[openstack-dev] Revert Pass instance host-id to Quantum using port bindings extension.

Aaron Rosen arosen at nicira.com
Fri Jul 19 22:15:14 UTC 2013


On Fri, Jul 19, 2013 at 1:11 PM, Kyle Mestery (kmestery) <kmestery at cisco.com
> wrote:

> On Jul 19, 2013, at 1:58 PM, Aaron Rosen <arosen at nicira.com> wrote:
> >
> >
> >
> >
> > On Fri, Jul 19, 2013 at 8:47 AM, Kyle Mestery (kmestery) <
> kmestery at cisco.com> wrote:
> > On Jul 18, 2013, at 5:16 PM, Aaron Rosen <arosen at nicira.com> wrote:
> > >
> > > Hi,
> > >
> > > I wanted to raise another design failure of why creating the port on
> nova-compute is bad. Previously, we have encountered this bug (
> https://bugs.launchpad.net/neutron/+bug/1160442). What was causing the
> issue was that when nova-compute calls into quantum to create the port;
> quantum creates the port but fails to return the port to nova and instead
> timesout. When this happens the instance is scheduled to be run on another
> compute node where another port is created with the same device_id and when
> the instance boots it will look like it has two ports. This is still a
> problem that can occur today in our current implementation (!).
> > >
> > > I think in order to move forward with this we'll need to compromise.
> Here is my though on how we should proceed.
> > >
> > > 1) Modify the quantum API so that mac addresses can now be updated via
> the api. There is no reason why we have this limitation (especially once
> the patch that uses dhcp_release is merged as it will allow us to update
> the lease for the new mac immediately).  We need to do this in order for
> bare metal support as we need to match the mac address of the port to the
> compute node.
> > >
> > I don't understand how this relates to creating a port through
> nova-compute. I'm not saying this is a bad idea, I just don't see how it
> relates to the original discussion point on this thread around Yong's patch.
> >
> > > 2) move the port-creation from nova-compute to nova-api. This will
> solve a number of issues like the one i pointed out above.
> > >
> > This seems like a bad idea. So now a Nova API call will implicitly
> create a Neutron port? What happens on failure here? The caller isn't aware
> the port was created in Neutron if it's implicit, so who cleans things up?
> Or if the caller is aware, than all we've done is move an API the caller
> would have done (nova-compute in this case) into nova-api, though the
> caller is now still aware of what's happening.
> >
> > On failure here the VM will go to ERROR state if the port is failed to
> create in quantum. Then when deleting the instance; the delete code should
> also search quantum for the device_id in order to remove the port there as
> well.
> >
> So, nova-compute will implicitly know the port was created by nova-api,
> and if a failure happens, it will clean up the port? That doesn't sound
> like a balanced solution to me, and seems to tie nova-compute and nova-api
> close together when it comes to launching VMs with Neutron ports.
>
> >  The issue here is that if an instance fails to boot on a compute node
> (because nova-compute did not get the port-create response from quantum and
> the port was actually created) the instance gets scheduled to be booted on
> another nova-compute node where the duplicate create happens. Moving the
> creation to the API node removes the port from getting created in the retry
> logic that solves this.
> >
> I think Ian's comments on your blueprint [1] address this exact problem,
> can you take a look at them there?
>
> [1]
> https://blueprints.launchpad.net/nova/+spec/nova-api-quantum-create-port


Sure from Ian: comments inline with [arosen] :

 The issue is not the location of the call.

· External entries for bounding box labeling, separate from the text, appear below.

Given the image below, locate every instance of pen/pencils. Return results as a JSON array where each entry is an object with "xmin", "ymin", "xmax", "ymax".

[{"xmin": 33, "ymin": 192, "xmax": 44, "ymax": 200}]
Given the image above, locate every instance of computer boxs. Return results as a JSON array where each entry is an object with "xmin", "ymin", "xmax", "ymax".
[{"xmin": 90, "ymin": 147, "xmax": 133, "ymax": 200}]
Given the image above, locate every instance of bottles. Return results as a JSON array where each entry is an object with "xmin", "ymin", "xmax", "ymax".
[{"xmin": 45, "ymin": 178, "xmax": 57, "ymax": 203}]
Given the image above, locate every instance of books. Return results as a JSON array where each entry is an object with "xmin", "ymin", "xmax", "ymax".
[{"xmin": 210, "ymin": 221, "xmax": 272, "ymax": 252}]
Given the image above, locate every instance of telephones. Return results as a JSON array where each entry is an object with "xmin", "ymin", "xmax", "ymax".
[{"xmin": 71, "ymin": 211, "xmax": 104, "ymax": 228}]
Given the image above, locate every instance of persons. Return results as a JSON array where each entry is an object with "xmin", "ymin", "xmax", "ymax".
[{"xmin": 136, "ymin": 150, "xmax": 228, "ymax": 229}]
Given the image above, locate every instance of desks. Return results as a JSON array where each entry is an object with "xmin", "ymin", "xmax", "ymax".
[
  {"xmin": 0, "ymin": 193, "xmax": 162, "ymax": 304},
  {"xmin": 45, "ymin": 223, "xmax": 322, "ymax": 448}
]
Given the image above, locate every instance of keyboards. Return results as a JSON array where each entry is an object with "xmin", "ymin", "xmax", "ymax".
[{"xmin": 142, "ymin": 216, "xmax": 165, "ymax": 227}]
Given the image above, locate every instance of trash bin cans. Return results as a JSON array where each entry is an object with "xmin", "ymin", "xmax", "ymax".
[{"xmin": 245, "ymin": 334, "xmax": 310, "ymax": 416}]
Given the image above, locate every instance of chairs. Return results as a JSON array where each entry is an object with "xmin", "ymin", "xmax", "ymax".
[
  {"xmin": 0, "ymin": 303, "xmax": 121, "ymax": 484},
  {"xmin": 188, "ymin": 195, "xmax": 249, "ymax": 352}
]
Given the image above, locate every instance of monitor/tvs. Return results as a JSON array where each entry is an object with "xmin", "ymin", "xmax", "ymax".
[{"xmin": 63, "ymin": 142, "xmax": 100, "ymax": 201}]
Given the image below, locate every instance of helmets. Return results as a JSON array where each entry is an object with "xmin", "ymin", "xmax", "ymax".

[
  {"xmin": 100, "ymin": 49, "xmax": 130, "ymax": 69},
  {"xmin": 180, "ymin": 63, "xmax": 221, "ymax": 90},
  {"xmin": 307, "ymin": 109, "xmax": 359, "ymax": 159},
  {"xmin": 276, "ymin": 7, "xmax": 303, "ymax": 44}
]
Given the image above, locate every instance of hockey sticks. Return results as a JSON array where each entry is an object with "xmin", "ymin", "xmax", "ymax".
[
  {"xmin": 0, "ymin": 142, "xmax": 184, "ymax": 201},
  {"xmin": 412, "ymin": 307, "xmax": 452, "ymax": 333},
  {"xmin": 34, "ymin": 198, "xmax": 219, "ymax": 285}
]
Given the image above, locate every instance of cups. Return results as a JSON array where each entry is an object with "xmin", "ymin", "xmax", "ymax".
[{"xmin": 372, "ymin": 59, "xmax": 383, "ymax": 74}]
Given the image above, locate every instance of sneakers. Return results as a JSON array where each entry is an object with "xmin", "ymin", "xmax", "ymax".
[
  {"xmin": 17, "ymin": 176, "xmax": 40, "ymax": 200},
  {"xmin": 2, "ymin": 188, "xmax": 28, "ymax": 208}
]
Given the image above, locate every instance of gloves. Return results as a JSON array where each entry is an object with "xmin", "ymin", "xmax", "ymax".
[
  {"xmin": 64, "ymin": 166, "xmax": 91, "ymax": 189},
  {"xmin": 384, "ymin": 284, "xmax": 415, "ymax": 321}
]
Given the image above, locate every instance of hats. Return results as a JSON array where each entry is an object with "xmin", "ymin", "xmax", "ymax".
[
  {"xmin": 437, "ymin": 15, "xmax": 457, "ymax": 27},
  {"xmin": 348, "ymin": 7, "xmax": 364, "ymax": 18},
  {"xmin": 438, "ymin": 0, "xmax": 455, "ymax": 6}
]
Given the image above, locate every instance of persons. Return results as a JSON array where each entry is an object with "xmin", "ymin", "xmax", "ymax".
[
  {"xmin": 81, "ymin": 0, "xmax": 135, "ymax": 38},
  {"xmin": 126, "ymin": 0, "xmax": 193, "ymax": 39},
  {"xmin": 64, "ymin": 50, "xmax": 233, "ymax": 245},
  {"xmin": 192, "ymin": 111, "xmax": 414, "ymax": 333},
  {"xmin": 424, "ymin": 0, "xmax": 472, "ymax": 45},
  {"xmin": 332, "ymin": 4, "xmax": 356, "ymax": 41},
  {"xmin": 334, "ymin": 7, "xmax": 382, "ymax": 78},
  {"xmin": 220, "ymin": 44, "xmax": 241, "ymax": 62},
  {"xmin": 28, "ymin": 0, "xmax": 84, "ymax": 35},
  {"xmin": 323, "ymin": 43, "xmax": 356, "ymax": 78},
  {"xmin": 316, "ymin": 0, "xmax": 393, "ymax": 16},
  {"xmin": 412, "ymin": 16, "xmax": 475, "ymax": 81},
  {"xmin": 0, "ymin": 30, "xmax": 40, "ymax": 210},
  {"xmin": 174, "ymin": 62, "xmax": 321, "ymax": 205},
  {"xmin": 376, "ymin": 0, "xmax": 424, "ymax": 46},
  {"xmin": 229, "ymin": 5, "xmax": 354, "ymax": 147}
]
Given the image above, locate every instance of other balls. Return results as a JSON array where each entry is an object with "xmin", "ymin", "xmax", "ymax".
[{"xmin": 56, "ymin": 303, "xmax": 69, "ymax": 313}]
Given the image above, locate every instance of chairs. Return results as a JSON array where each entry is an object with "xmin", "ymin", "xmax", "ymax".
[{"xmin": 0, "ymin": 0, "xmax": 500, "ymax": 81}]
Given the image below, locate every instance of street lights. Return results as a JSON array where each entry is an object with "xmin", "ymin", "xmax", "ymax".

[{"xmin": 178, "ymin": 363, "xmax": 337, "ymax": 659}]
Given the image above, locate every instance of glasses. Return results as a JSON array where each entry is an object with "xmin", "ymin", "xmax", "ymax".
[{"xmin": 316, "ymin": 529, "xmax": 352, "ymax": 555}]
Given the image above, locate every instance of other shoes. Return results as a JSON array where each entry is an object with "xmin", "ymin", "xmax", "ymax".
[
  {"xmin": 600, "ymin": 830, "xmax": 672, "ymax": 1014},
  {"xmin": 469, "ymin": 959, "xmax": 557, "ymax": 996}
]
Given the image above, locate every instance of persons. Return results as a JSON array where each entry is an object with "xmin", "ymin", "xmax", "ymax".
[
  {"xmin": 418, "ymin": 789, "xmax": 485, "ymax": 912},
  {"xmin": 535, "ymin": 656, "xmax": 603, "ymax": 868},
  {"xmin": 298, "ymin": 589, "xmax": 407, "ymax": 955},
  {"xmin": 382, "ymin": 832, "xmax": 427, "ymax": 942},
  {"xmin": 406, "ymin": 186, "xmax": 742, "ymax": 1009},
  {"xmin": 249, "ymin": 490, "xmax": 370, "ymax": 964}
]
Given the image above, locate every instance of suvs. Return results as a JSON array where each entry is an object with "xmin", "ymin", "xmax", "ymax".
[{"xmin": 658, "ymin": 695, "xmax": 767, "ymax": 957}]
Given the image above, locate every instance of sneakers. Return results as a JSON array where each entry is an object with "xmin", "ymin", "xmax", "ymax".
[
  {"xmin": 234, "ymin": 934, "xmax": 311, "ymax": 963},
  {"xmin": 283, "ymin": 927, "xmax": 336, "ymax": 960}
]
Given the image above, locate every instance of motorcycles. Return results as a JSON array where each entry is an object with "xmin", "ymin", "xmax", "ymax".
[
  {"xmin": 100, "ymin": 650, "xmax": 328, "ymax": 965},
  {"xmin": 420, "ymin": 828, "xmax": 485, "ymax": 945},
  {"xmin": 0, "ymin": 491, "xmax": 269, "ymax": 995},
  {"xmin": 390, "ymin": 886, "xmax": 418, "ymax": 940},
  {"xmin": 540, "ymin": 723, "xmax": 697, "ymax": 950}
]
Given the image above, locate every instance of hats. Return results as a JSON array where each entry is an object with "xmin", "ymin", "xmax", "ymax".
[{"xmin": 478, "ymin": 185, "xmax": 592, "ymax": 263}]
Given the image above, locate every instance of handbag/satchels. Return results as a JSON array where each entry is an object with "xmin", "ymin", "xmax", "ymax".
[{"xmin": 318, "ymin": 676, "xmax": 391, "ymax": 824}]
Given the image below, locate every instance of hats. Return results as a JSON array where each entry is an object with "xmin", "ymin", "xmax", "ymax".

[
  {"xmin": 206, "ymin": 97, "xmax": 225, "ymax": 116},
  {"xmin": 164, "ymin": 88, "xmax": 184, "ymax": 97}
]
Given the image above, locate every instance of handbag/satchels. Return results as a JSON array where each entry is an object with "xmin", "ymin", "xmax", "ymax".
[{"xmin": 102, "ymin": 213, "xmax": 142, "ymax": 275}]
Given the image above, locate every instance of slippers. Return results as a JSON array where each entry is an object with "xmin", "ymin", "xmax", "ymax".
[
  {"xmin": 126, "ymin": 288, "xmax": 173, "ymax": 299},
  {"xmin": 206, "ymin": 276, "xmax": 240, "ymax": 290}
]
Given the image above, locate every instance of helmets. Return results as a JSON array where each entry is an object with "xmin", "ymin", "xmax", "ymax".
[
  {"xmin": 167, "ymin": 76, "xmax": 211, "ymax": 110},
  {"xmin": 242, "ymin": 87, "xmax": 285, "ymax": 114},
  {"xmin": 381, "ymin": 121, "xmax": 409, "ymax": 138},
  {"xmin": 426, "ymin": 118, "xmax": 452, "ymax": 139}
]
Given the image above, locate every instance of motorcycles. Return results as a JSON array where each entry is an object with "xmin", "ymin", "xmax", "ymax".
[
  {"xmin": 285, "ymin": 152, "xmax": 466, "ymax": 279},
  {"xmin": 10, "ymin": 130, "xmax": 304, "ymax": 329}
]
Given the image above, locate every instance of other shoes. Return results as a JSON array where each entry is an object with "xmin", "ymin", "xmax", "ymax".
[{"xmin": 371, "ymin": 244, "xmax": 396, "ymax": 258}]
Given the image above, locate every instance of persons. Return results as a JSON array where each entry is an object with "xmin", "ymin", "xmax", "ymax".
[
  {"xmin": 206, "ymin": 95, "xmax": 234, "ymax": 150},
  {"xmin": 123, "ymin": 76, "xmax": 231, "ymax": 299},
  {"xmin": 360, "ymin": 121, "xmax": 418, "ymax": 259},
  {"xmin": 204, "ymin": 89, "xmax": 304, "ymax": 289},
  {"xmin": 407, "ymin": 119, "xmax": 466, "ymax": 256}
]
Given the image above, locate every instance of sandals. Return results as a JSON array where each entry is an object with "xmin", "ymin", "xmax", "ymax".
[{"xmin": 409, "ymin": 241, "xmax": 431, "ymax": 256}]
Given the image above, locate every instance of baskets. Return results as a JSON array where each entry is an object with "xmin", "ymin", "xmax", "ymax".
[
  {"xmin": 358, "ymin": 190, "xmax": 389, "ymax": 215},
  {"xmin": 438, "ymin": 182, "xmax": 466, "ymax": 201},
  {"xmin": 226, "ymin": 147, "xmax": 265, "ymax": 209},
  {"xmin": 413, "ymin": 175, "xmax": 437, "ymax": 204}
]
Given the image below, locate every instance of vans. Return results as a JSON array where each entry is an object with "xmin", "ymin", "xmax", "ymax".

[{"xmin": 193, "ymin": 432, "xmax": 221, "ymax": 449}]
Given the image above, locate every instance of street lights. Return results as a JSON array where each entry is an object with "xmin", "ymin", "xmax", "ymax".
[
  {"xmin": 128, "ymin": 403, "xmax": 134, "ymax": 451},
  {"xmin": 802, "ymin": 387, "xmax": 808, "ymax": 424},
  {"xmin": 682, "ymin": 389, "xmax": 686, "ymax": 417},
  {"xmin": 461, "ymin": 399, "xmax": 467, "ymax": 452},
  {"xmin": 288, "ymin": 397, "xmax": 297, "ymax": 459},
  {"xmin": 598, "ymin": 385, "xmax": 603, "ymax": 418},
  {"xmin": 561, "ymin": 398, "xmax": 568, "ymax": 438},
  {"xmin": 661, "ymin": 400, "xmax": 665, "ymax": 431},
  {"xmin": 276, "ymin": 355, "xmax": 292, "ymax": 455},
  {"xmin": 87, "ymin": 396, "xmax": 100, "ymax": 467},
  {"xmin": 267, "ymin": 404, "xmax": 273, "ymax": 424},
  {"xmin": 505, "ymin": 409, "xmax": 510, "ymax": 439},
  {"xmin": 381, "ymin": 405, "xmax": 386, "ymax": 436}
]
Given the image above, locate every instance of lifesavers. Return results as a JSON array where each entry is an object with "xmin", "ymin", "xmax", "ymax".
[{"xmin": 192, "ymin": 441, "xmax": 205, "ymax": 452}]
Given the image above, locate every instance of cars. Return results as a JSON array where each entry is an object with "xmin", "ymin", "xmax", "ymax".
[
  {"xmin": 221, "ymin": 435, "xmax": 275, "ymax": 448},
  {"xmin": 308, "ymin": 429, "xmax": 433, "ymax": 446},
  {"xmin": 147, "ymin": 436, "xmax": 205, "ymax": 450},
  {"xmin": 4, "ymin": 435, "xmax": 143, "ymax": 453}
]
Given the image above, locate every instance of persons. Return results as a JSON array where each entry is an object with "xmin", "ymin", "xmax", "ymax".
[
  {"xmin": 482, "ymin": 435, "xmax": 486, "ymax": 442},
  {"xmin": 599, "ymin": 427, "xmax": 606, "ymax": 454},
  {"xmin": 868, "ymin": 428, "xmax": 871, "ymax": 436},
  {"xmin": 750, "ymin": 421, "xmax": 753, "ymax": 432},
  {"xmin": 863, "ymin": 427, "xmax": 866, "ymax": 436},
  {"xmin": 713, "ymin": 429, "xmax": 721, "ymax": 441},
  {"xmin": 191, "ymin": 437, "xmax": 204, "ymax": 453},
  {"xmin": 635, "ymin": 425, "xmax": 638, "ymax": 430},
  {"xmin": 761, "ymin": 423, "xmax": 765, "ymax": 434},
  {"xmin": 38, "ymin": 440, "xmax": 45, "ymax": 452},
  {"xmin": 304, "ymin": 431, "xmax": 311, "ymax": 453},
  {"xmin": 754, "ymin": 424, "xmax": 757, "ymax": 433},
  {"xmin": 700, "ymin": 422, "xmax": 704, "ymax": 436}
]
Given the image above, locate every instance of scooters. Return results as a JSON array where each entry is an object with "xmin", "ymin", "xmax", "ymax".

The issue is one of transactionality - you want to create a neutron port
implicitly while nova booting a machine, and you want all the Neutron and
Nova calls to both succeed or both fail. If you can't have transactionality
the old fashioned way with synchronous calls (and we can't) then you need
eventual consistency: a task to clean up dead ports and the understanding
that such ports may still be kicking around from previous attempts.

[arosen] - I agree.

We should create the port, *then* attempt the attach using update - the
create can succeed independently and any subsequent nova-compute attach
will succeed on the previously created port rather than making a new one
(possibly verifying that its 'attached' status, if the second call
completed but didn't return, is a lie).

So:
create fails to return but port is created
-> run on 2nd compute node won't attempt the create, port already exists;
port consumed, everything good

create returns, attach fails to return but port is attached
-> run on 2nd compute node won't attempt the create and will identify that
the attachment state is bogus and overwrite it; port consumed, everything
good
-> if last attempt, a port with a bogus attach is left hanging around in
the DB; a cleanup job has to go looking for it and remove it; optionally
anything else can spot its inconsistency and ignore or remove it. Risk of
removal during the actual scheduling, in which case the schedule pass will
fail; can set expiry time on port.

[arosen] - sure, in this case though then we'll have to add even more
queries between nova-compute and quantum as nova-compute will need to query
quantum for ports matching the device_id to see if the port was already
created and if not try to create them.

create succeeds, attach fails and we get to see that it's failed
-> clean up port

Moving the create may for other reasons be a good idea (because compute
would *always* deal with ports and *never* with networks - a simpler API) -
but it's nothing to do with solving this problem.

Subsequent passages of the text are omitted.